>> START Information provided

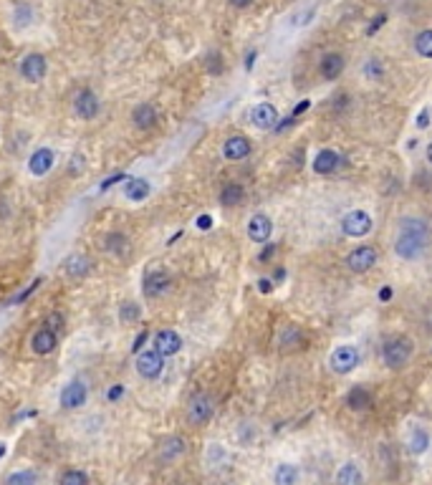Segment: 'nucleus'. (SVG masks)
I'll return each instance as SVG.
<instances>
[{
  "label": "nucleus",
  "mask_w": 432,
  "mask_h": 485,
  "mask_svg": "<svg viewBox=\"0 0 432 485\" xmlns=\"http://www.w3.org/2000/svg\"><path fill=\"white\" fill-rule=\"evenodd\" d=\"M430 223L422 218H402L394 235V255L402 260H417L430 248Z\"/></svg>",
  "instance_id": "nucleus-1"
},
{
  "label": "nucleus",
  "mask_w": 432,
  "mask_h": 485,
  "mask_svg": "<svg viewBox=\"0 0 432 485\" xmlns=\"http://www.w3.org/2000/svg\"><path fill=\"white\" fill-rule=\"evenodd\" d=\"M215 415V397L205 389H198L193 397L187 399L185 417L193 427H205Z\"/></svg>",
  "instance_id": "nucleus-2"
},
{
  "label": "nucleus",
  "mask_w": 432,
  "mask_h": 485,
  "mask_svg": "<svg viewBox=\"0 0 432 485\" xmlns=\"http://www.w3.org/2000/svg\"><path fill=\"white\" fill-rule=\"evenodd\" d=\"M412 359V344L405 336H389L382 344V361L389 369H405Z\"/></svg>",
  "instance_id": "nucleus-3"
},
{
  "label": "nucleus",
  "mask_w": 432,
  "mask_h": 485,
  "mask_svg": "<svg viewBox=\"0 0 432 485\" xmlns=\"http://www.w3.org/2000/svg\"><path fill=\"white\" fill-rule=\"evenodd\" d=\"M359 361H362L359 349L352 344H341L329 354V369H332L334 374H341V377H344V374H352L354 369L359 366Z\"/></svg>",
  "instance_id": "nucleus-4"
},
{
  "label": "nucleus",
  "mask_w": 432,
  "mask_h": 485,
  "mask_svg": "<svg viewBox=\"0 0 432 485\" xmlns=\"http://www.w3.org/2000/svg\"><path fill=\"white\" fill-rule=\"evenodd\" d=\"M339 227L346 238H364V235L372 233L374 220L366 210H349V213L341 218Z\"/></svg>",
  "instance_id": "nucleus-5"
},
{
  "label": "nucleus",
  "mask_w": 432,
  "mask_h": 485,
  "mask_svg": "<svg viewBox=\"0 0 432 485\" xmlns=\"http://www.w3.org/2000/svg\"><path fill=\"white\" fill-rule=\"evenodd\" d=\"M89 399V387L84 379H71L64 385L59 394V405L61 410H66V412H73V410H81V407L87 405Z\"/></svg>",
  "instance_id": "nucleus-6"
},
{
  "label": "nucleus",
  "mask_w": 432,
  "mask_h": 485,
  "mask_svg": "<svg viewBox=\"0 0 432 485\" xmlns=\"http://www.w3.org/2000/svg\"><path fill=\"white\" fill-rule=\"evenodd\" d=\"M377 260H379V253L374 246H357L344 258V263L352 273H366L377 266Z\"/></svg>",
  "instance_id": "nucleus-7"
},
{
  "label": "nucleus",
  "mask_w": 432,
  "mask_h": 485,
  "mask_svg": "<svg viewBox=\"0 0 432 485\" xmlns=\"http://www.w3.org/2000/svg\"><path fill=\"white\" fill-rule=\"evenodd\" d=\"M172 288V278H170V273L167 271H149L142 278V293H144V299L149 301H157L162 296H167V291Z\"/></svg>",
  "instance_id": "nucleus-8"
},
{
  "label": "nucleus",
  "mask_w": 432,
  "mask_h": 485,
  "mask_svg": "<svg viewBox=\"0 0 432 485\" xmlns=\"http://www.w3.org/2000/svg\"><path fill=\"white\" fill-rule=\"evenodd\" d=\"M134 369L142 379H157L165 372V357L154 349H147V352L137 354V361H134Z\"/></svg>",
  "instance_id": "nucleus-9"
},
{
  "label": "nucleus",
  "mask_w": 432,
  "mask_h": 485,
  "mask_svg": "<svg viewBox=\"0 0 432 485\" xmlns=\"http://www.w3.org/2000/svg\"><path fill=\"white\" fill-rule=\"evenodd\" d=\"M99 112H101V101L91 89H81V91L73 96V114H76L79 119L91 121L99 117Z\"/></svg>",
  "instance_id": "nucleus-10"
},
{
  "label": "nucleus",
  "mask_w": 432,
  "mask_h": 485,
  "mask_svg": "<svg viewBox=\"0 0 432 485\" xmlns=\"http://www.w3.org/2000/svg\"><path fill=\"white\" fill-rule=\"evenodd\" d=\"M18 71L20 76L28 81V84H38V81L46 79V71H48V61L43 54H28L20 59L18 64Z\"/></svg>",
  "instance_id": "nucleus-11"
},
{
  "label": "nucleus",
  "mask_w": 432,
  "mask_h": 485,
  "mask_svg": "<svg viewBox=\"0 0 432 485\" xmlns=\"http://www.w3.org/2000/svg\"><path fill=\"white\" fill-rule=\"evenodd\" d=\"M187 452V440L182 435H170L160 442V450H157V460L160 465H172L180 458H185Z\"/></svg>",
  "instance_id": "nucleus-12"
},
{
  "label": "nucleus",
  "mask_w": 432,
  "mask_h": 485,
  "mask_svg": "<svg viewBox=\"0 0 432 485\" xmlns=\"http://www.w3.org/2000/svg\"><path fill=\"white\" fill-rule=\"evenodd\" d=\"M251 121L255 129H260V132H271V129H276V124H278V109L273 107V104H268V101H260V104H255V107L251 109Z\"/></svg>",
  "instance_id": "nucleus-13"
},
{
  "label": "nucleus",
  "mask_w": 432,
  "mask_h": 485,
  "mask_svg": "<svg viewBox=\"0 0 432 485\" xmlns=\"http://www.w3.org/2000/svg\"><path fill=\"white\" fill-rule=\"evenodd\" d=\"M56 346H59V331H54V329L46 324L40 326V329H36V334L31 336V349H33V354H38V357L54 354Z\"/></svg>",
  "instance_id": "nucleus-14"
},
{
  "label": "nucleus",
  "mask_w": 432,
  "mask_h": 485,
  "mask_svg": "<svg viewBox=\"0 0 432 485\" xmlns=\"http://www.w3.org/2000/svg\"><path fill=\"white\" fill-rule=\"evenodd\" d=\"M253 152V144L248 137H243V134H233V137H228L225 142H223V157H225L228 162H243L248 160Z\"/></svg>",
  "instance_id": "nucleus-15"
},
{
  "label": "nucleus",
  "mask_w": 432,
  "mask_h": 485,
  "mask_svg": "<svg viewBox=\"0 0 432 485\" xmlns=\"http://www.w3.org/2000/svg\"><path fill=\"white\" fill-rule=\"evenodd\" d=\"M56 165V154L51 147H38L31 157H28V172L33 177H46Z\"/></svg>",
  "instance_id": "nucleus-16"
},
{
  "label": "nucleus",
  "mask_w": 432,
  "mask_h": 485,
  "mask_svg": "<svg viewBox=\"0 0 432 485\" xmlns=\"http://www.w3.org/2000/svg\"><path fill=\"white\" fill-rule=\"evenodd\" d=\"M154 352H160L162 357H174V354L182 352V336L172 329H160V331L154 334Z\"/></svg>",
  "instance_id": "nucleus-17"
},
{
  "label": "nucleus",
  "mask_w": 432,
  "mask_h": 485,
  "mask_svg": "<svg viewBox=\"0 0 432 485\" xmlns=\"http://www.w3.org/2000/svg\"><path fill=\"white\" fill-rule=\"evenodd\" d=\"M273 235V220L266 213H255L248 220V238L258 246H266Z\"/></svg>",
  "instance_id": "nucleus-18"
},
{
  "label": "nucleus",
  "mask_w": 432,
  "mask_h": 485,
  "mask_svg": "<svg viewBox=\"0 0 432 485\" xmlns=\"http://www.w3.org/2000/svg\"><path fill=\"white\" fill-rule=\"evenodd\" d=\"M157 121H160V112H157V107H154V104H149V101H142V104H137V107L132 109L134 129H140V132H149V129H154V126H157Z\"/></svg>",
  "instance_id": "nucleus-19"
},
{
  "label": "nucleus",
  "mask_w": 432,
  "mask_h": 485,
  "mask_svg": "<svg viewBox=\"0 0 432 485\" xmlns=\"http://www.w3.org/2000/svg\"><path fill=\"white\" fill-rule=\"evenodd\" d=\"M364 483H366L364 468H362V463H357V460L341 463L336 475H334V485H364Z\"/></svg>",
  "instance_id": "nucleus-20"
},
{
  "label": "nucleus",
  "mask_w": 432,
  "mask_h": 485,
  "mask_svg": "<svg viewBox=\"0 0 432 485\" xmlns=\"http://www.w3.org/2000/svg\"><path fill=\"white\" fill-rule=\"evenodd\" d=\"M341 165H344V157H341L336 149H321L311 162L313 172L316 174H334Z\"/></svg>",
  "instance_id": "nucleus-21"
},
{
  "label": "nucleus",
  "mask_w": 432,
  "mask_h": 485,
  "mask_svg": "<svg viewBox=\"0 0 432 485\" xmlns=\"http://www.w3.org/2000/svg\"><path fill=\"white\" fill-rule=\"evenodd\" d=\"M344 68H346V59L341 54H336V51H329L319 61V73L324 76V81H336L344 73Z\"/></svg>",
  "instance_id": "nucleus-22"
},
{
  "label": "nucleus",
  "mask_w": 432,
  "mask_h": 485,
  "mask_svg": "<svg viewBox=\"0 0 432 485\" xmlns=\"http://www.w3.org/2000/svg\"><path fill=\"white\" fill-rule=\"evenodd\" d=\"M101 248H104L109 255H114V258H126V255H129V251H132V246H129V238H126L124 233H119V230H112V233L104 235V240H101Z\"/></svg>",
  "instance_id": "nucleus-23"
},
{
  "label": "nucleus",
  "mask_w": 432,
  "mask_h": 485,
  "mask_svg": "<svg viewBox=\"0 0 432 485\" xmlns=\"http://www.w3.org/2000/svg\"><path fill=\"white\" fill-rule=\"evenodd\" d=\"M64 271H66V276L73 281L87 278L89 273H91V258L84 255V253H73V255L66 258V263H64Z\"/></svg>",
  "instance_id": "nucleus-24"
},
{
  "label": "nucleus",
  "mask_w": 432,
  "mask_h": 485,
  "mask_svg": "<svg viewBox=\"0 0 432 485\" xmlns=\"http://www.w3.org/2000/svg\"><path fill=\"white\" fill-rule=\"evenodd\" d=\"M372 392H369V387L364 385H354L349 392H346V407L354 410V412H362L366 407L372 405Z\"/></svg>",
  "instance_id": "nucleus-25"
},
{
  "label": "nucleus",
  "mask_w": 432,
  "mask_h": 485,
  "mask_svg": "<svg viewBox=\"0 0 432 485\" xmlns=\"http://www.w3.org/2000/svg\"><path fill=\"white\" fill-rule=\"evenodd\" d=\"M149 193H152V185L144 177H129L124 182V197L132 202H142L144 197H149Z\"/></svg>",
  "instance_id": "nucleus-26"
},
{
  "label": "nucleus",
  "mask_w": 432,
  "mask_h": 485,
  "mask_svg": "<svg viewBox=\"0 0 432 485\" xmlns=\"http://www.w3.org/2000/svg\"><path fill=\"white\" fill-rule=\"evenodd\" d=\"M218 200L223 207H238L246 200V187L240 185V182H225L223 190H220Z\"/></svg>",
  "instance_id": "nucleus-27"
},
{
  "label": "nucleus",
  "mask_w": 432,
  "mask_h": 485,
  "mask_svg": "<svg viewBox=\"0 0 432 485\" xmlns=\"http://www.w3.org/2000/svg\"><path fill=\"white\" fill-rule=\"evenodd\" d=\"M301 470L293 463H278L273 470V485H299Z\"/></svg>",
  "instance_id": "nucleus-28"
},
{
  "label": "nucleus",
  "mask_w": 432,
  "mask_h": 485,
  "mask_svg": "<svg viewBox=\"0 0 432 485\" xmlns=\"http://www.w3.org/2000/svg\"><path fill=\"white\" fill-rule=\"evenodd\" d=\"M430 450V432L425 427H415L407 438V452L410 455H425Z\"/></svg>",
  "instance_id": "nucleus-29"
},
{
  "label": "nucleus",
  "mask_w": 432,
  "mask_h": 485,
  "mask_svg": "<svg viewBox=\"0 0 432 485\" xmlns=\"http://www.w3.org/2000/svg\"><path fill=\"white\" fill-rule=\"evenodd\" d=\"M301 344H304V331H301V326L288 324L281 329L278 346L283 349V352H291V349H296V346H301Z\"/></svg>",
  "instance_id": "nucleus-30"
},
{
  "label": "nucleus",
  "mask_w": 432,
  "mask_h": 485,
  "mask_svg": "<svg viewBox=\"0 0 432 485\" xmlns=\"http://www.w3.org/2000/svg\"><path fill=\"white\" fill-rule=\"evenodd\" d=\"M3 485H38V475L31 468H20V470L8 472Z\"/></svg>",
  "instance_id": "nucleus-31"
},
{
  "label": "nucleus",
  "mask_w": 432,
  "mask_h": 485,
  "mask_svg": "<svg viewBox=\"0 0 432 485\" xmlns=\"http://www.w3.org/2000/svg\"><path fill=\"white\" fill-rule=\"evenodd\" d=\"M415 54L419 59H432V28H425V31H419L415 36Z\"/></svg>",
  "instance_id": "nucleus-32"
},
{
  "label": "nucleus",
  "mask_w": 432,
  "mask_h": 485,
  "mask_svg": "<svg viewBox=\"0 0 432 485\" xmlns=\"http://www.w3.org/2000/svg\"><path fill=\"white\" fill-rule=\"evenodd\" d=\"M142 319V306L134 301H121L119 304V321L121 324H137Z\"/></svg>",
  "instance_id": "nucleus-33"
},
{
  "label": "nucleus",
  "mask_w": 432,
  "mask_h": 485,
  "mask_svg": "<svg viewBox=\"0 0 432 485\" xmlns=\"http://www.w3.org/2000/svg\"><path fill=\"white\" fill-rule=\"evenodd\" d=\"M59 485H89V472L79 470V468H68L61 472Z\"/></svg>",
  "instance_id": "nucleus-34"
},
{
  "label": "nucleus",
  "mask_w": 432,
  "mask_h": 485,
  "mask_svg": "<svg viewBox=\"0 0 432 485\" xmlns=\"http://www.w3.org/2000/svg\"><path fill=\"white\" fill-rule=\"evenodd\" d=\"M364 76L369 81H379V79H382V76H385V66H382V61H379V59H369V61H366Z\"/></svg>",
  "instance_id": "nucleus-35"
},
{
  "label": "nucleus",
  "mask_w": 432,
  "mask_h": 485,
  "mask_svg": "<svg viewBox=\"0 0 432 485\" xmlns=\"http://www.w3.org/2000/svg\"><path fill=\"white\" fill-rule=\"evenodd\" d=\"M31 20H33V8L28 6V3H20V6L15 8V26L26 28Z\"/></svg>",
  "instance_id": "nucleus-36"
},
{
  "label": "nucleus",
  "mask_w": 432,
  "mask_h": 485,
  "mask_svg": "<svg viewBox=\"0 0 432 485\" xmlns=\"http://www.w3.org/2000/svg\"><path fill=\"white\" fill-rule=\"evenodd\" d=\"M207 458H210V465H223V460H225V450L218 445V442H210V447H207Z\"/></svg>",
  "instance_id": "nucleus-37"
},
{
  "label": "nucleus",
  "mask_w": 432,
  "mask_h": 485,
  "mask_svg": "<svg viewBox=\"0 0 432 485\" xmlns=\"http://www.w3.org/2000/svg\"><path fill=\"white\" fill-rule=\"evenodd\" d=\"M121 397H124V387H121V385H112V387H109V392H107L109 402H119Z\"/></svg>",
  "instance_id": "nucleus-38"
},
{
  "label": "nucleus",
  "mask_w": 432,
  "mask_h": 485,
  "mask_svg": "<svg viewBox=\"0 0 432 485\" xmlns=\"http://www.w3.org/2000/svg\"><path fill=\"white\" fill-rule=\"evenodd\" d=\"M46 326H51L54 331H61V329H64V316H59V313H51V316L46 319Z\"/></svg>",
  "instance_id": "nucleus-39"
},
{
  "label": "nucleus",
  "mask_w": 432,
  "mask_h": 485,
  "mask_svg": "<svg viewBox=\"0 0 432 485\" xmlns=\"http://www.w3.org/2000/svg\"><path fill=\"white\" fill-rule=\"evenodd\" d=\"M195 225H198L200 230H210V227H213V215H200V218L195 220Z\"/></svg>",
  "instance_id": "nucleus-40"
},
{
  "label": "nucleus",
  "mask_w": 432,
  "mask_h": 485,
  "mask_svg": "<svg viewBox=\"0 0 432 485\" xmlns=\"http://www.w3.org/2000/svg\"><path fill=\"white\" fill-rule=\"evenodd\" d=\"M417 126H419V129H427V126H430V109H422V112H419Z\"/></svg>",
  "instance_id": "nucleus-41"
},
{
  "label": "nucleus",
  "mask_w": 432,
  "mask_h": 485,
  "mask_svg": "<svg viewBox=\"0 0 432 485\" xmlns=\"http://www.w3.org/2000/svg\"><path fill=\"white\" fill-rule=\"evenodd\" d=\"M147 336H149V334H147V331H142L140 336H137V339H134V346H132V352H134V354H140V352H142V344H144V341H147Z\"/></svg>",
  "instance_id": "nucleus-42"
},
{
  "label": "nucleus",
  "mask_w": 432,
  "mask_h": 485,
  "mask_svg": "<svg viewBox=\"0 0 432 485\" xmlns=\"http://www.w3.org/2000/svg\"><path fill=\"white\" fill-rule=\"evenodd\" d=\"M71 162H73V165H71V174H79V167L84 170V157H79V154H73Z\"/></svg>",
  "instance_id": "nucleus-43"
},
{
  "label": "nucleus",
  "mask_w": 432,
  "mask_h": 485,
  "mask_svg": "<svg viewBox=\"0 0 432 485\" xmlns=\"http://www.w3.org/2000/svg\"><path fill=\"white\" fill-rule=\"evenodd\" d=\"M258 291L260 293H271L273 291V281L271 278H260L258 281Z\"/></svg>",
  "instance_id": "nucleus-44"
},
{
  "label": "nucleus",
  "mask_w": 432,
  "mask_h": 485,
  "mask_svg": "<svg viewBox=\"0 0 432 485\" xmlns=\"http://www.w3.org/2000/svg\"><path fill=\"white\" fill-rule=\"evenodd\" d=\"M385 20H387V15H379V18H377V23H372V26L366 28V33H369V36H372V33H377L379 28L385 26Z\"/></svg>",
  "instance_id": "nucleus-45"
},
{
  "label": "nucleus",
  "mask_w": 432,
  "mask_h": 485,
  "mask_svg": "<svg viewBox=\"0 0 432 485\" xmlns=\"http://www.w3.org/2000/svg\"><path fill=\"white\" fill-rule=\"evenodd\" d=\"M308 107H311V101H308V99H304V101H301V104H299V107H296V109H293V112H291V117H293V119H296V117H299V114H304V112H306Z\"/></svg>",
  "instance_id": "nucleus-46"
},
{
  "label": "nucleus",
  "mask_w": 432,
  "mask_h": 485,
  "mask_svg": "<svg viewBox=\"0 0 432 485\" xmlns=\"http://www.w3.org/2000/svg\"><path fill=\"white\" fill-rule=\"evenodd\" d=\"M273 253H276V246H273V243H266V251L260 253L258 258H260V260H268V258L273 255Z\"/></svg>",
  "instance_id": "nucleus-47"
},
{
  "label": "nucleus",
  "mask_w": 432,
  "mask_h": 485,
  "mask_svg": "<svg viewBox=\"0 0 432 485\" xmlns=\"http://www.w3.org/2000/svg\"><path fill=\"white\" fill-rule=\"evenodd\" d=\"M230 6H235V8H248V6H253V0H230Z\"/></svg>",
  "instance_id": "nucleus-48"
},
{
  "label": "nucleus",
  "mask_w": 432,
  "mask_h": 485,
  "mask_svg": "<svg viewBox=\"0 0 432 485\" xmlns=\"http://www.w3.org/2000/svg\"><path fill=\"white\" fill-rule=\"evenodd\" d=\"M379 299H382V301L392 299V288H382V291H379Z\"/></svg>",
  "instance_id": "nucleus-49"
},
{
  "label": "nucleus",
  "mask_w": 432,
  "mask_h": 485,
  "mask_svg": "<svg viewBox=\"0 0 432 485\" xmlns=\"http://www.w3.org/2000/svg\"><path fill=\"white\" fill-rule=\"evenodd\" d=\"M253 64H255V51H251V54H248V61H246V68H248V71L253 68Z\"/></svg>",
  "instance_id": "nucleus-50"
},
{
  "label": "nucleus",
  "mask_w": 432,
  "mask_h": 485,
  "mask_svg": "<svg viewBox=\"0 0 432 485\" xmlns=\"http://www.w3.org/2000/svg\"><path fill=\"white\" fill-rule=\"evenodd\" d=\"M427 162H430V165H432V142H430V144H427Z\"/></svg>",
  "instance_id": "nucleus-51"
},
{
  "label": "nucleus",
  "mask_w": 432,
  "mask_h": 485,
  "mask_svg": "<svg viewBox=\"0 0 432 485\" xmlns=\"http://www.w3.org/2000/svg\"><path fill=\"white\" fill-rule=\"evenodd\" d=\"M283 276H286V271H283V268H278V271H276V281H281Z\"/></svg>",
  "instance_id": "nucleus-52"
},
{
  "label": "nucleus",
  "mask_w": 432,
  "mask_h": 485,
  "mask_svg": "<svg viewBox=\"0 0 432 485\" xmlns=\"http://www.w3.org/2000/svg\"><path fill=\"white\" fill-rule=\"evenodd\" d=\"M3 455H6V445H3V442H0V458H3Z\"/></svg>",
  "instance_id": "nucleus-53"
}]
</instances>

>> END Information provided

Stated problem ▸
Update the rows from the start through the line containing "359V344L405 336H389L382 344V361L389", replacing "mask_svg" with "mask_path" and leaving everything else unchanged. Return only those lines, without the pictures.

Correct response ▸
Segment: 'nucleus'. (SVG masks)
I'll return each instance as SVG.
<instances>
[{
  "label": "nucleus",
  "mask_w": 432,
  "mask_h": 485,
  "mask_path": "<svg viewBox=\"0 0 432 485\" xmlns=\"http://www.w3.org/2000/svg\"><path fill=\"white\" fill-rule=\"evenodd\" d=\"M430 223L422 218H402L394 235V255L402 260H417L430 248Z\"/></svg>",
  "instance_id": "nucleus-1"
},
{
  "label": "nucleus",
  "mask_w": 432,
  "mask_h": 485,
  "mask_path": "<svg viewBox=\"0 0 432 485\" xmlns=\"http://www.w3.org/2000/svg\"><path fill=\"white\" fill-rule=\"evenodd\" d=\"M215 415V397L205 389H198L193 397L187 399L185 417L193 427H205Z\"/></svg>",
  "instance_id": "nucleus-2"
},
{
  "label": "nucleus",
  "mask_w": 432,
  "mask_h": 485,
  "mask_path": "<svg viewBox=\"0 0 432 485\" xmlns=\"http://www.w3.org/2000/svg\"><path fill=\"white\" fill-rule=\"evenodd\" d=\"M412 359V344L405 336H389L382 344V361L389 369H405Z\"/></svg>",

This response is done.